**Excerpted text**

────────────────────────────────────────

I've got two nests made up now! I really don't want her to have them on my bed so I'm trying to provide has many nests as I possibly can. She has been having pre-contractions the past two nights. I think the does told her the doe code while she was an outside cat because she seems to enjoy the attention she gets when she does something that seems like it could be labor. 
I honestly thought she would have had them this week. We go to pick up a doeling this weekend. She is only about an hour away but we love the breeders and it will more than likely turn into about a 4 hour trip. So watch her have them Sunday. 
She has dropped so in pictures you can hardly tell she is pregnant. But I'll post one anyway lol














Then her in her favorite position to rest in. It looks really uncomfortable to me but what do I know I don't have a belly full of kittens lol


----------



## LibertysBoerGoatRanch

Just found these they show how big she really is! The last one cracks me up so much! 
!!


----------



## JK_Farms

She looks close! My friend had one cat that was pregnant and had 8 kittens. She made an appointment after the kittens were born to get her spade and they would fix her because she was pregnant again! So after that it was a while before she could get an appointment for her and all of her kittens to get fixed and they did an ultrasound before they would fix any of the cats and..... All 18 cats were guess what..... PREGNANT!! My friend had a rough time getting them fixed by the time it was all over I think she counted 96 cats! Now she only has three that are all fixed! She told me that was the last time she gets a cat that's "already" fixed!


----------



## LibertysBoerGoatRanch

Oh my! A rescue is willing to help get everyone fixed and vetted once they are here. Which really helps! I'm actually able to be excited knowing everyone will have everything they need.


----------



## luvmyherd

Great news. Kittens are just so much fun.

────────────────────────────────────────

**Recorded information**

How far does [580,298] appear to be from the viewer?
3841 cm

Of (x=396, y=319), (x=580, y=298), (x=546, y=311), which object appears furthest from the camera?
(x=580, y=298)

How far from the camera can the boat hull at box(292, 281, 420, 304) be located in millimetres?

────────────────────────────────────────

**Your tasks**
A. In the thread about the pregnant cat, how far away is the breeder the doeling will be picked up from?
B. Say whether each statement agrees with the thread about the pregnant cat, and back each answer with the deciding words quoted from it. (i) The cat has had pre-contractions on each of the past two nights. (ii) The poster hopes the cat will have her kittens on the bed. (iii) A rescue will help get everyone fixed and vetted once they arrive.
C. Extend the thread about the pregnant cat past its last post.

**Final answers**
A. About an hour away.

B.
(i) Yes: "She has been having pre-contractions the past two nights."
(ii) No: "I really don't want her to have them on my bed"
(iii) Yes: "A rescue is willing to help get everyone fixed and vetted once they are here."

C.
----------



## LibertysBoerGoatRanch

Thought I'd post an updated belly shot sense she still hasn't had them







She is getting huge! I'm not sure if she can get much bigger!!


----------



## Luckthebuck234

:shocked: She has a mess of kitties in there alright!


----------



## Steampunked

JK_Farms said:


> She made an appointment after the kittens were born to get her spade and they would fix her because she was pregnant again! So after that it was a while before she could get an appointment for her and all of her kittens to get fixed and they did an ultrasound before they would fix any of the cats and..... All 18 cats were guess what..... PREGNANT!! My friend had a rough time getting them fixed by the time it was all over I think she counted 96 cats!


Dear God. Ninety six. And so soon after her first litter, poor baby.

My rescue was pregnant when her jerk of an owner dumped her at a vet, asking for her to be euthanised - looks like he was a backyard breeder, and didn't fancy shelling out the funds for a pregnant cat with cat flu. The vet took her into the back room, came out, and pretended he'd put her down!

She was fixed to make her adoptable, it's standard here, pregnant or not, unless they're really close to giving birth.

(We also got a little ginger baby because...well, kittens ARE adorable, just in case she would miss hers. OK, mostly because: Kitten).


----------



## LibertysBoerGoatRanch

Luckthebuck234 said:


> :shocked: She has a mess of kitties in there alright!


I can't wait to see how many she has in there!! It's driving me nuts lol


----------



## luvmyherd

They like to keep us guessing. She looks great.


----------



## WitchHazel

Keep an eye on her teats. When she starts to get close, she'll groom all the hair off of them. The bare spots will be about the size of quarters. If you don't post pictures of the babies when they're born, I'll sue you! ☺


----------



## LibertysBoerGoatRanch

Trust me I will post tons!! You guys will probably have to tell me to spot posting so many!!! 
She begged me to come sit by her while she ate in her nest last night so I sure we are close.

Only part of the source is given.